Wislawa Szymborska nasceu em Bnin e cresceu em Cracóvia, onde vivenciou a ocupação nazista durante a Segunda Guerra Mundial. Depois da derrota alemã, enfrentou a censura do regime comunista que bloqueou seu primeiro livro, editado em 1949. Apesar dessas experiências, a poeta afastou-se do discurso solene e cultivou versos acessíveis, muitas vezes jocosos, como demonstra o trecho “Sou, mas não tenho que ser filha da minha época”, presente em “Elogio dos Sonhos”.

A montagem retoma esse histórico para dialogar com episódios recentes no Brasil. Durante quatro anos de mandato presidencial, políticas públicas federais questionaram o valor da cultura, extinguindo o Ministério da Cultura e reduzindo incentivos. Para a equipe artística, a peça ecoa a sensação de ter sobrevivido a um período de hostilidade institucional, lembrando que os agentes que minam a arte continuam ativos.

Serviço e informações práticas sobre Projeto Wislawa

O espetáculo mantém temporada no Teatro Paulo Eiró, localizado na avenida Adolfo Pinheiro, 765, bairro Santo Amaro, zona sul de São Paulo. As sessões acontecem de quinta a sábado, às 18 horas, e aos domingos, às 19 horas. A temporada está programada para seguir até 1.º de março. Os ingressos têm preço único de R$ 20, e a classificação etária é de 12 anos.

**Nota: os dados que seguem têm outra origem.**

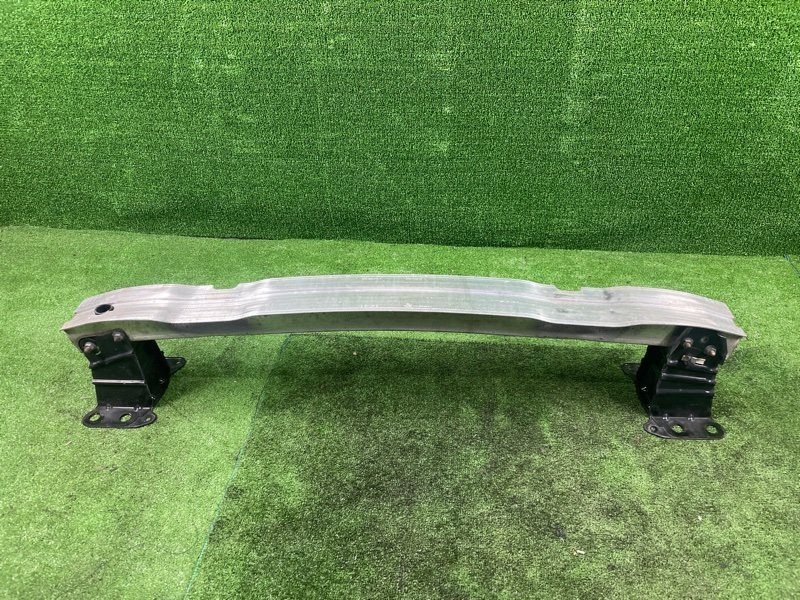 Усилитель бампера, 2500 рублей, Фроловское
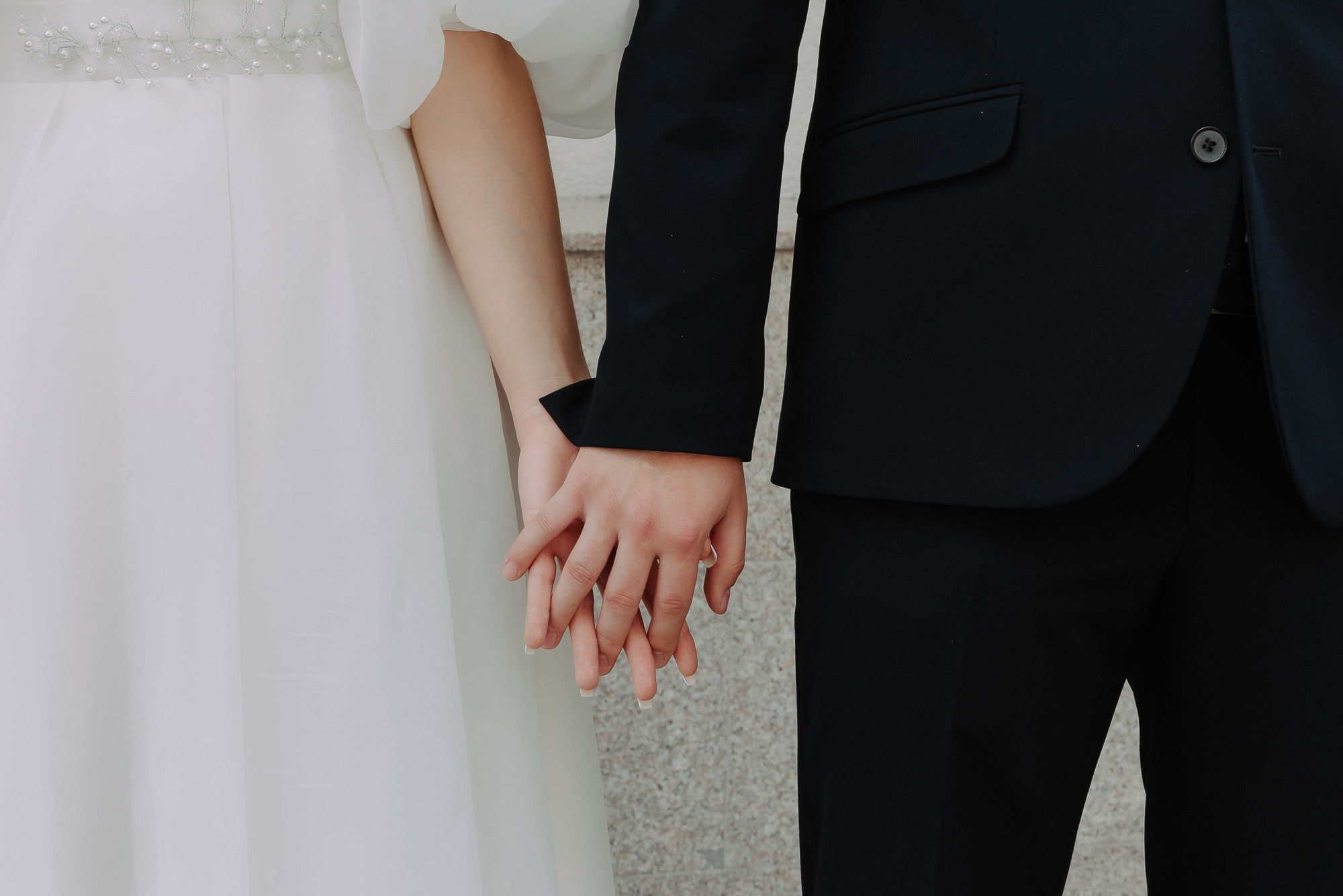 Александр и Анастасия. Свадебный фотограф в Барнауле Дмитрий Медведев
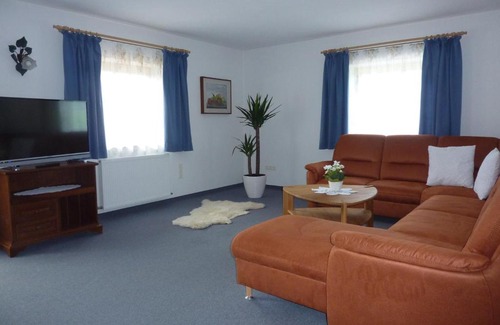 Achenkirch Apartment | Top-Rated Stay at Tratlhof: A Guest Favorite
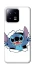 Чехол на Xiaomi 13 Stitch ver.19 фото 1 Чехол на Xiaomi 13 Stitch ver.19 фото 1 из 1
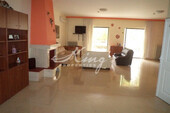 Foto - Gewerbe-Immobilie Kaufen, , Kifisia (Athen Nord),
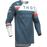 Sportmode League Jersey - Blue/White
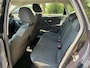 Volkswagen Polo 1.2 TSI BlueMotion Edition | 5-Deurs + Airco nu € 5.975,-!!!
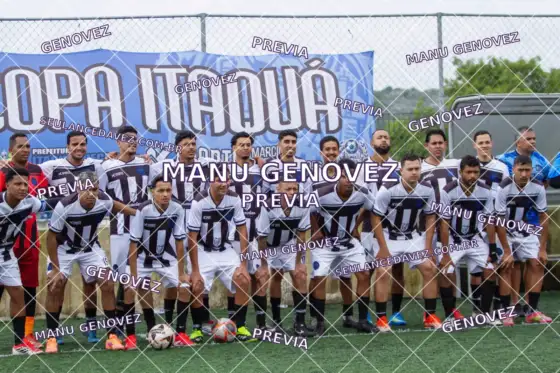 Prévia marcada MG_20261011_0005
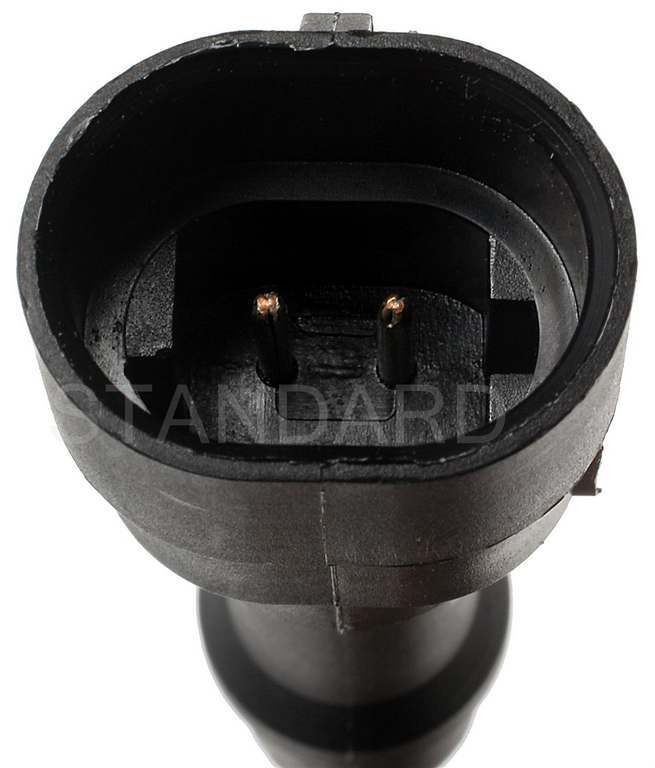 2001, 2000, 1999, 1998 Dodge Intrepid ABS Wheel Speed Sensor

No elenco estão Clara Carvalho e Vera Zimmermann, sob direção e dramaturgia de Cesar Ribeiro. O espetáculo se vale de um cenário reduzido, composto pelos objetos simbólicos já citados, e de iluminação projetada para acentuar contrastes dramáticos. O figurino recorre a peças contemporâneas, reforçando a ideia de que o conflito entre liberdade artística e censura está enraizado no presente.

Combinando poesia laureada com o Nobel, recursos expressionistas e referências pop, a montagem permanece em cartaz até o início de março, convidando o público paulistano a refletir sobre o valor da criação estética em contextos de ameaça.